Adélia podia ter se aninhado na turma do Paulo Leminski, mas estava bem entre Pompílias e Tabordas
Para Adélia, a poesia começou sem muitos segredos. Tinha 10 anos de idade, estudava no Instituto de Educação e ficou elétrica ao ver uma colega de classe – Maria da Luz, uma portadora de deficiência – ganhar o centro da sala para declamar um poema de autoria. Fim da aula, puxou conversa. “Maria da Luz, como é que se faz isso aí [poesia]?” A guria deu de ombro, com aquele ar de pouco caso das colegiais, e disparou um quase desaforo: “Fazendo, oras”. Dica baratinha e ligeira, um achado.
Adélia foi para casa e fez versos, sem achar que por causa disso tinha de se mudar para o Templo das Musas. Além do mais, entre escrever poesia e ser poeta, havia um mar, com distâncias demais para uma menina que, pequena, vestia botinas de pequeno jornaleiro e entregava pão com o pai, madrugadinha, sem licença para fricotes. Foi sua escola. Depois, continuou sendo atropelada por trens em velocidade que lhe acudiam. Cedo se apaixonou e largou os estudos. Aos 16, casou-se. Aos 19, despachou o marido, pegou a filha e foi viver sua história – debaixo de todos os olhares inquisidores devotados a uma mulher separada no fim da década de 1950.

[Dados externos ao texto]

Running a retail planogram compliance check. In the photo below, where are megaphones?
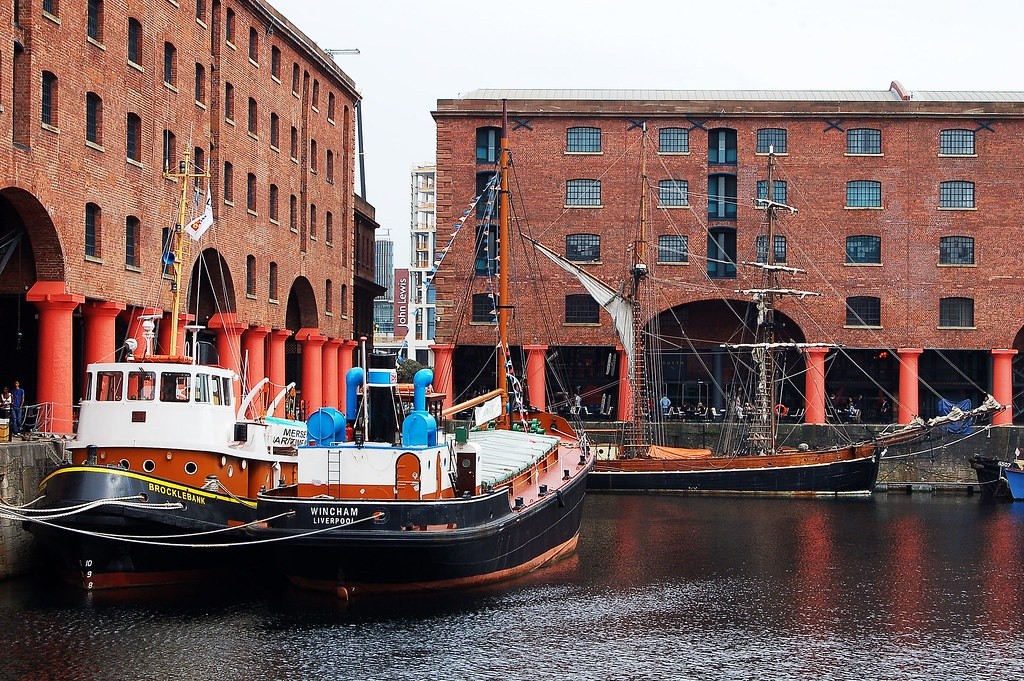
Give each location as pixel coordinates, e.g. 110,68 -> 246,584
164,252 -> 176,264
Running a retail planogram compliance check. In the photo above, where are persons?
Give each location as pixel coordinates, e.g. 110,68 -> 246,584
0,379 -> 24,436
660,394 -> 671,422
563,392 -> 582,413
879,397 -> 890,424
827,394 -> 862,424
680,402 -> 705,422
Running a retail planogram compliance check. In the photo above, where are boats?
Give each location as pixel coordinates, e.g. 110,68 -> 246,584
968,450 -> 1024,501
19,119 -> 308,606
241,98 -> 598,605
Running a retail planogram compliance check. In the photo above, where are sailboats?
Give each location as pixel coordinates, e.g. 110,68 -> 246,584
518,121 -> 1012,497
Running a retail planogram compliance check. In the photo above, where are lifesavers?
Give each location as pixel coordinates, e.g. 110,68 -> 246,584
774,402 -> 787,417
557,490 -> 567,507
597,448 -> 604,454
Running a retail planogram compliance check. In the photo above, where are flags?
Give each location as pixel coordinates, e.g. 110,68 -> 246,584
184,189 -> 213,242
475,395 -> 502,427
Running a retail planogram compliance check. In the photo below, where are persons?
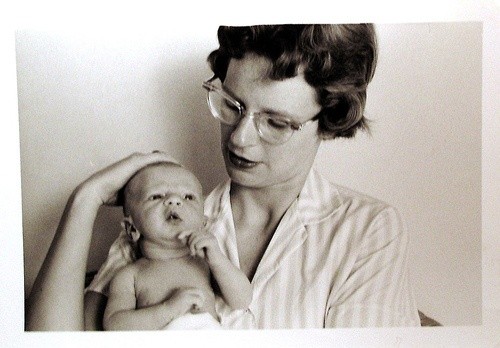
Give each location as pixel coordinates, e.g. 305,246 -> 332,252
101,160 -> 253,330
25,24 -> 422,332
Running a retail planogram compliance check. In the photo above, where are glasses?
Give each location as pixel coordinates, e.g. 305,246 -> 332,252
201,74 -> 322,145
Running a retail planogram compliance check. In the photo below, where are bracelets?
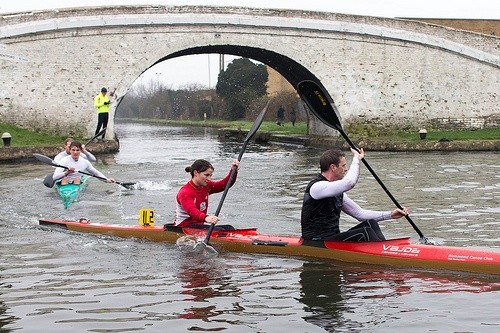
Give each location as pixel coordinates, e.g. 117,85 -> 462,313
204,215 -> 209,223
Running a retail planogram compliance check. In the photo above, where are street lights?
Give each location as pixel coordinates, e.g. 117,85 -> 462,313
156,72 -> 162,88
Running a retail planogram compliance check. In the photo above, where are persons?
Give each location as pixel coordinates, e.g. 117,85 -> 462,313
290,108 -> 296,126
301,147 -> 409,249
52,138 -> 96,170
95,87 -> 111,141
175,158 -> 240,231
52,141 -> 114,188
277,105 -> 286,126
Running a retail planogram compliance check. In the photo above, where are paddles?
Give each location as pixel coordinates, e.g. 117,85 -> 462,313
81,128 -> 106,149
33,152 -> 136,188
198,99 -> 273,249
296,80 -> 423,238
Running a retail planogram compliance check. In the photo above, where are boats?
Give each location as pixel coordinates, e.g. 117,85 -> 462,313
52,173 -> 92,209
38,209 -> 500,276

Como tinha de se virar, entrou na Rede Ferroviária. Ali aconteceu o que sempre lhe ocorre – alguém surge do nada, lhe aponta um caminho e some na neblina, sem mais. Um colega de trabalho soube que aquela tarefeira, quem diria, arrumava tempo para versos. Encomendou-a ao poeta Apollo Taborda França, que a encaminhou ao Centro Feminino Paranaense de Cultura – no Belvedere, Praça João Cândido. Viu-se lá, de repente, uma jovem no meio de senhoras, entre elas a que a tomaria por uma filha postiça, Helena Kolody. O ambiente era mais severo que o Meio Oeste, mas Adélia foi aceita. Logo veio seu primeiro livro – Balada do amor que se foi: “Uma tremenda dor de cotovelo”, gargalha.
Pela idade e pela cabeça, podia ter se aninhado na turma do Paulo Leminski, mas estava bem entre Pompílias e Tabordas. Assim permanece. Em 1968, livre da aliança de casada que por tempos carregou no dedo, podia dizer que estava na boa. Era poeta, mãe, servidora pública. Tudo acontecia sempre igual até que uma desconhecida, no ponto do ônibus, quis saber se ela não queria voltar a estudar: precisava de uma companhia, à noite, na hora de voltar para casa. Topou. Da misteriosa não sabe. De si, concluiu todos os graus, inclusive a faculdade de Direito, na primeira turma do noturno da UFPR.
Gostava de Direito Penal, sua cadeira como professora, por uns tempos, na PUCPR – mas só lembra de ter tirado um desvalido de trás das grades. Discordo da amada Adélia Maria Woellner. Faz uns bons anos que ela tira do cárcere gentes e gentes. Dá-lhes versos para beber, depois convida a seguir adiante, como ela mesma fez. Quis saber se no fundo a poeta não copia a menina que entregava pão de madrugada. É tudo alimento. Não respondeu – preferiu me oferecer um bolo de laranja, que ela mesma fez. Tava bom.